Kültür Sanat birimi yazarları Sena Aydın, Deniz Yavuz ve Işınsu Topçuoğlu’na ortak çalışmaları için teşekkür ederiz.

Se7en (1995)

 Ejderha Dövmeli Kız, Fight Club ve Gone Girl gibi filmleriyle yakından tanıdığımız David Fincher’ın bir diğer filmi de Se7en. Bu filmle ilk defa çocukken, Penguin yayınlarının İngilizce öğretmek için çıkardığı basitleştirilmiş kitaplarından biri ile karşılaşmıştım. Kitabın içinde filmden siyah beyaz sahneler vardı. Daha İngilizce’yi tam olarak bilmediğim için olayı anlayamamıştım ancak resimler çok ilgimi çekmişti ve kendi kafamda gerçekte olandan oldukça farklı bir senaryo kurmuştum. Yıllar sonra filmi izlediğimde, kafamdaki senaryodan çok farklı olması nedense beni çok şaşırtmıştı.
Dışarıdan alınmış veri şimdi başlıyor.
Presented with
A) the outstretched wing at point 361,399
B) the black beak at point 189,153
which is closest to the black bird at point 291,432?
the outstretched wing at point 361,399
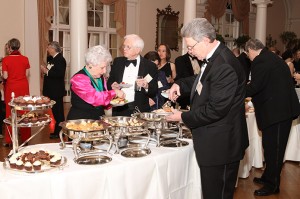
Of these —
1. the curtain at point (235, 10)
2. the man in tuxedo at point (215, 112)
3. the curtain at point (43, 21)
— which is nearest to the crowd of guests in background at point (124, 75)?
the man in tuxedo at point (215, 112)

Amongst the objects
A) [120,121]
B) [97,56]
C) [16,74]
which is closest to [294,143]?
[120,121]

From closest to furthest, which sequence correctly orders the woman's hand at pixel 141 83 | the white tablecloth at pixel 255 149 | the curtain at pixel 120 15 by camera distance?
the woman's hand at pixel 141 83
the white tablecloth at pixel 255 149
the curtain at pixel 120 15

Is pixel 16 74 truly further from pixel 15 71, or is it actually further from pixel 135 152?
pixel 135 152

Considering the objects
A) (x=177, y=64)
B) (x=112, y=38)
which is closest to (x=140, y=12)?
(x=112, y=38)

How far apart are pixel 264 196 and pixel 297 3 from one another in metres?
13.3

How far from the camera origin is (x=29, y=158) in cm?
191

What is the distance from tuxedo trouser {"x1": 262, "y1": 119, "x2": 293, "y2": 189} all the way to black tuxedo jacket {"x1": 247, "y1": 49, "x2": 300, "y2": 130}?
7cm

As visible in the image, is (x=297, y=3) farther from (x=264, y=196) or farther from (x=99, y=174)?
(x=99, y=174)

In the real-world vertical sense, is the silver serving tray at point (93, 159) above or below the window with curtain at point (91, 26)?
below

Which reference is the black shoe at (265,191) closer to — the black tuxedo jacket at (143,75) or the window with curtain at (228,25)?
the black tuxedo jacket at (143,75)

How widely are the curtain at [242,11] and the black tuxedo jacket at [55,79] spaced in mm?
9123

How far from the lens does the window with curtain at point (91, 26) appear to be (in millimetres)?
9094

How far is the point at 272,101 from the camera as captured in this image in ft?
10.9

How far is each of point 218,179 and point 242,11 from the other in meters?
12.0
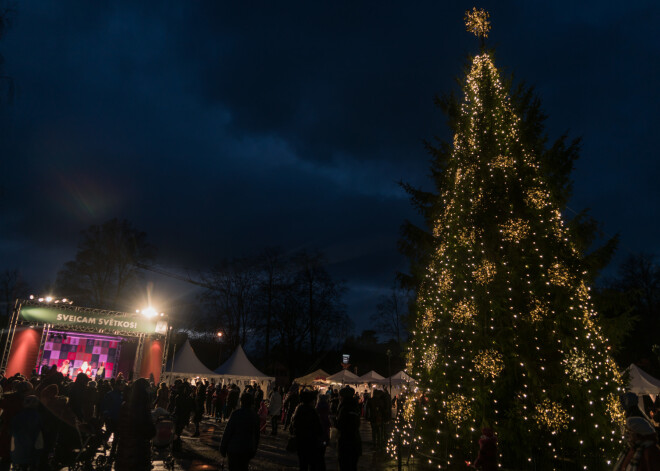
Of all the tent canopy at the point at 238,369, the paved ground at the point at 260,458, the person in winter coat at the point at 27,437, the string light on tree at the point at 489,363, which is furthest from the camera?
the tent canopy at the point at 238,369

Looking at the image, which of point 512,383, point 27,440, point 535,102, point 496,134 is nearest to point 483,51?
point 535,102

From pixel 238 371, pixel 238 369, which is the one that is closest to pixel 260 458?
pixel 238 371

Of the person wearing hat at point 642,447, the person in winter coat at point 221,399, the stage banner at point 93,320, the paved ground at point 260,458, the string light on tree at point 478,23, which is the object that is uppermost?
the string light on tree at point 478,23

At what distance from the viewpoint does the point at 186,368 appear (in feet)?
70.9

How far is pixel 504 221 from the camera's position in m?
8.55

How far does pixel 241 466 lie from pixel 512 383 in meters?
5.28

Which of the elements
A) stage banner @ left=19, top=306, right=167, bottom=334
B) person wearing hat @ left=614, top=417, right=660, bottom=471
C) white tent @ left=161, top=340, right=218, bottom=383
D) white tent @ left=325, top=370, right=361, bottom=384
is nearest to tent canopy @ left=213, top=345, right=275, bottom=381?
white tent @ left=161, top=340, right=218, bottom=383

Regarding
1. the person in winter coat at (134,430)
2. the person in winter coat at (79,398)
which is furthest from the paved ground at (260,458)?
the person in winter coat at (134,430)

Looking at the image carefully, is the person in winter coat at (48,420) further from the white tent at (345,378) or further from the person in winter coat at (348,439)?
the white tent at (345,378)

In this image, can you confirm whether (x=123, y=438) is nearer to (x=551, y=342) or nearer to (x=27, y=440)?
(x=27, y=440)

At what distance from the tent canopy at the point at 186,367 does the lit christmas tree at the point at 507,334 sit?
14933 mm

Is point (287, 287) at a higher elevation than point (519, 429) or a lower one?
higher

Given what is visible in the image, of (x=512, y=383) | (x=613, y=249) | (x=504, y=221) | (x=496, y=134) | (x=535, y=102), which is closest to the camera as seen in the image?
(x=512, y=383)

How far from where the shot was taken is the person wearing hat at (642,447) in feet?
11.8
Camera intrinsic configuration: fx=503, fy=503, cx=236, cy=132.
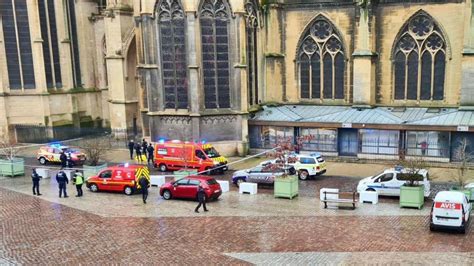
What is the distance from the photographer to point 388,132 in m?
32.3

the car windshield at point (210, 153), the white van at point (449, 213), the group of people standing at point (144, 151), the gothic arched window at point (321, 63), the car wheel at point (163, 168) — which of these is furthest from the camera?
the gothic arched window at point (321, 63)

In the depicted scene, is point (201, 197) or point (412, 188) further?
point (201, 197)

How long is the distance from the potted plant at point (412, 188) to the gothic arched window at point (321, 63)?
48.6 ft

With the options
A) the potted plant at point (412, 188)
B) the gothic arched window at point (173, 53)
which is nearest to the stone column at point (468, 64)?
the potted plant at point (412, 188)

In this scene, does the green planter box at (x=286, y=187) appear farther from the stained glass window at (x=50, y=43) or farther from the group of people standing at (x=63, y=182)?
the stained glass window at (x=50, y=43)

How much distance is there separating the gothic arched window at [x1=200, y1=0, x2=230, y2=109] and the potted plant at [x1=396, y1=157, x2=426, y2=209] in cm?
1536

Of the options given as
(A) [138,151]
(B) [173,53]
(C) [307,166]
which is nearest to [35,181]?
(A) [138,151]

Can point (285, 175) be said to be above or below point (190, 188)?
above

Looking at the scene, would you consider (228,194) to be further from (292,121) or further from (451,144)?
(451,144)

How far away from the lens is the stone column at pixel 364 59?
34.6 meters

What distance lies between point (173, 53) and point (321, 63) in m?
11.2

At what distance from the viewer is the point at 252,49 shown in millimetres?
37125

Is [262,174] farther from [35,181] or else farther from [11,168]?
[11,168]

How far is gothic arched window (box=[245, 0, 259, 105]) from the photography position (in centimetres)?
3631
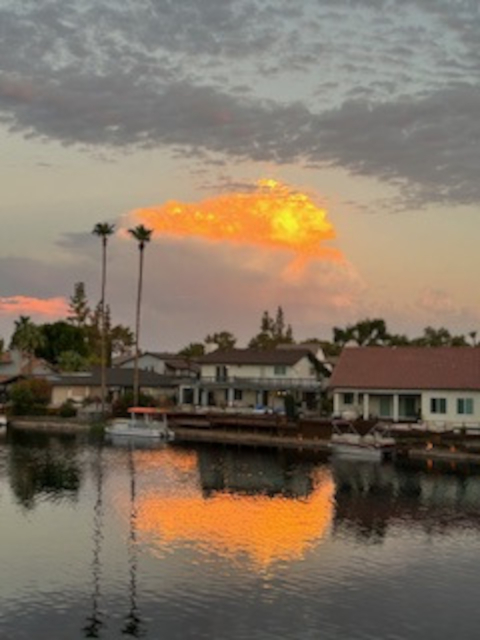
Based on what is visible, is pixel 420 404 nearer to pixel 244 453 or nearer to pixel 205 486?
pixel 244 453

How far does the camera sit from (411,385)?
85125 millimetres

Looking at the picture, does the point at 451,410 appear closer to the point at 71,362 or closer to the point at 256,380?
the point at 256,380

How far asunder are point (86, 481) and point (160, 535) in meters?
19.1

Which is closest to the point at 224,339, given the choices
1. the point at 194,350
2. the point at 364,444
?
the point at 194,350

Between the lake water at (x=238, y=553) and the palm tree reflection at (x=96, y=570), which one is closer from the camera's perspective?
the palm tree reflection at (x=96, y=570)

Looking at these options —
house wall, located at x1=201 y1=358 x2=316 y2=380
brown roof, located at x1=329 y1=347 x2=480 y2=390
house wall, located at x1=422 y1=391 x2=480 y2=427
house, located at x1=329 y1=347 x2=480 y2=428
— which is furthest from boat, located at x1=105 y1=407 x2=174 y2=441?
house wall, located at x1=422 y1=391 x2=480 y2=427

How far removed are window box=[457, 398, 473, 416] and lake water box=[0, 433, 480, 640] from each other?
15864 mm

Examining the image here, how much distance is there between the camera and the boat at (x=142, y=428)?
3543 inches

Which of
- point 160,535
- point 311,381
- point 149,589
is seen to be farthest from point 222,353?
point 149,589

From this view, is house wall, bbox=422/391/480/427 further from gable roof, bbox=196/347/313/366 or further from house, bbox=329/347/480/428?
gable roof, bbox=196/347/313/366

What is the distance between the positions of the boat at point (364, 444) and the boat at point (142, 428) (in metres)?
19.3

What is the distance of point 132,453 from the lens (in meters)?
78.9

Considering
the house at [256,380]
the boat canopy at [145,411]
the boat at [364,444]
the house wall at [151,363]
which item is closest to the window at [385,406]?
the boat at [364,444]

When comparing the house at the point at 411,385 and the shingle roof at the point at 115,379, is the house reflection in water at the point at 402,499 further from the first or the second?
the shingle roof at the point at 115,379
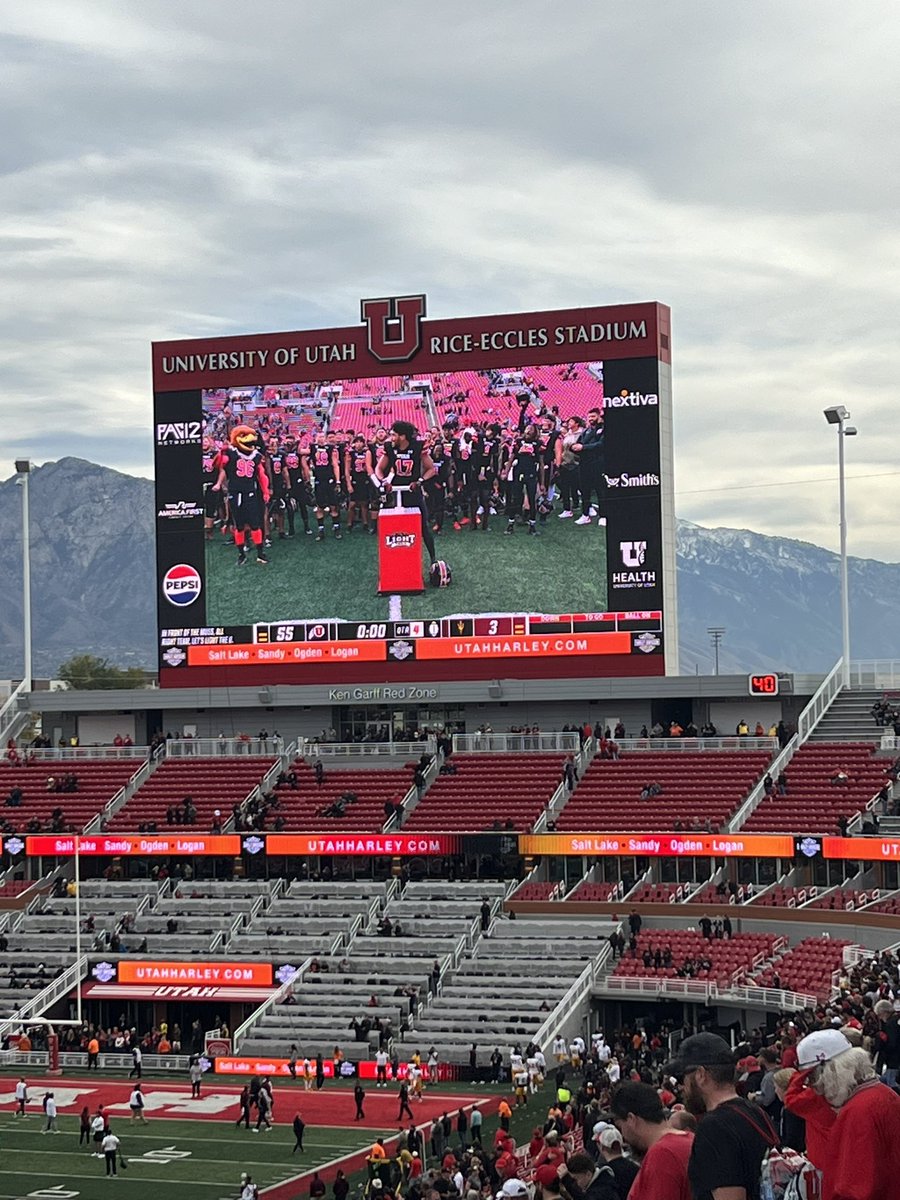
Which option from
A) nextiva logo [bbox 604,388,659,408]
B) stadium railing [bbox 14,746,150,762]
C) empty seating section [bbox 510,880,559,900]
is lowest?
empty seating section [bbox 510,880,559,900]

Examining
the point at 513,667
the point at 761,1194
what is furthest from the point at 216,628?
the point at 761,1194

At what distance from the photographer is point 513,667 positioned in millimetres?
67188

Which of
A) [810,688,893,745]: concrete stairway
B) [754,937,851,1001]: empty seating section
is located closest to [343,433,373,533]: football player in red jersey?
[810,688,893,745]: concrete stairway

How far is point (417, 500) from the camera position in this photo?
66.7 metres

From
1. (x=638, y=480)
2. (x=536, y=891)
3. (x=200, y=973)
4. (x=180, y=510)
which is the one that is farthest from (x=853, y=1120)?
(x=180, y=510)

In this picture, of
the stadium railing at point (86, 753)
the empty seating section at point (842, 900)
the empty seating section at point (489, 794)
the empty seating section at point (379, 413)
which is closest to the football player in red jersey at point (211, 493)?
the empty seating section at point (379, 413)

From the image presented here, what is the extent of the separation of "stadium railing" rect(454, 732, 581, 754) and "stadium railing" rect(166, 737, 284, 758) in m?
7.10

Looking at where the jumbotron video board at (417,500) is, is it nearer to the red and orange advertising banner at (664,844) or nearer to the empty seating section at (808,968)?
the red and orange advertising banner at (664,844)

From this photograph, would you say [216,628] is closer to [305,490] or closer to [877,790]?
[305,490]

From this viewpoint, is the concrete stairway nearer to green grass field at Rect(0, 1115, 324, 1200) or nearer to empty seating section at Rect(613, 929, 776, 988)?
empty seating section at Rect(613, 929, 776, 988)

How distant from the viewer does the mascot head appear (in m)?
68.7

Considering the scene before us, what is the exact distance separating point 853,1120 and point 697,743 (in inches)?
2300

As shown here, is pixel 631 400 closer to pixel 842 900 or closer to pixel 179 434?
pixel 179 434

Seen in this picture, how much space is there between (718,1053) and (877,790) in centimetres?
5212
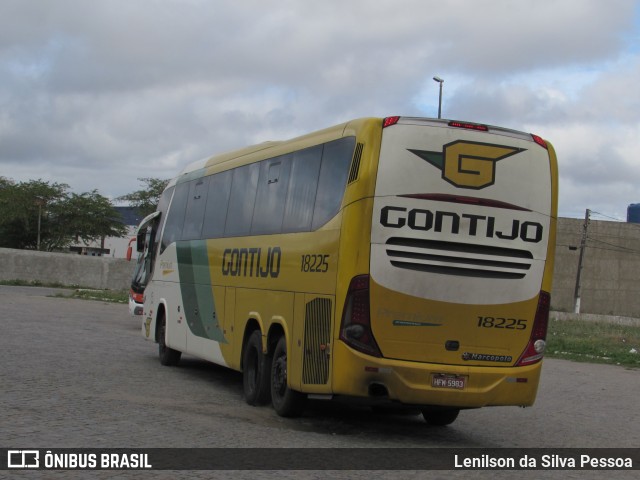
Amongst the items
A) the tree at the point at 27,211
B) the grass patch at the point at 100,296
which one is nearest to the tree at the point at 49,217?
the tree at the point at 27,211

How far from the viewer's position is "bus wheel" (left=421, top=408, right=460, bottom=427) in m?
12.2

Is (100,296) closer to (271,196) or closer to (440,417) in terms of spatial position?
(271,196)

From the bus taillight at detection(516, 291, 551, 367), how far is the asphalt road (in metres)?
1.15

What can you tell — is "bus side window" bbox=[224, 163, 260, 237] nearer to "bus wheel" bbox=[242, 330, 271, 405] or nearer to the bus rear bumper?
"bus wheel" bbox=[242, 330, 271, 405]

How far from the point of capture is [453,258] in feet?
33.7

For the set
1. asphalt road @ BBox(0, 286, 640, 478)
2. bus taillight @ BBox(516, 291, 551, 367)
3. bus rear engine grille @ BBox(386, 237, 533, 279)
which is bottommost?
asphalt road @ BBox(0, 286, 640, 478)

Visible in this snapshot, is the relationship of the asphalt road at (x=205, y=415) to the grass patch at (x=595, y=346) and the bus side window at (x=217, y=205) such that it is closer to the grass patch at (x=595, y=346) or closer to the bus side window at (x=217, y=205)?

 İzlemeyen kaldığını sanmıyorum ancak yine de film hakkında spoiler vermek istemiyorum. Fincher bu filmde Dante’nin İlahi Komedya’sından esinlenerek yedi ölümcül günahı temsil eden yedi kurban seçiyor ve onları öldürmeyi kendisine görev edinmiş katilin peşine de yakından tanıdığımız iki polis takıyor- Brad Pitt ve Morgan Freeman. Genç ve aceleci polisi oynayan Pitt ve yaşlı ve tecrübeli polisi oynayan Freeman arasında izlediğimiz şeyin yalnızca bir film olduğuna inanmayı zorlaştıran gerçekçilikte bir etkileşim var.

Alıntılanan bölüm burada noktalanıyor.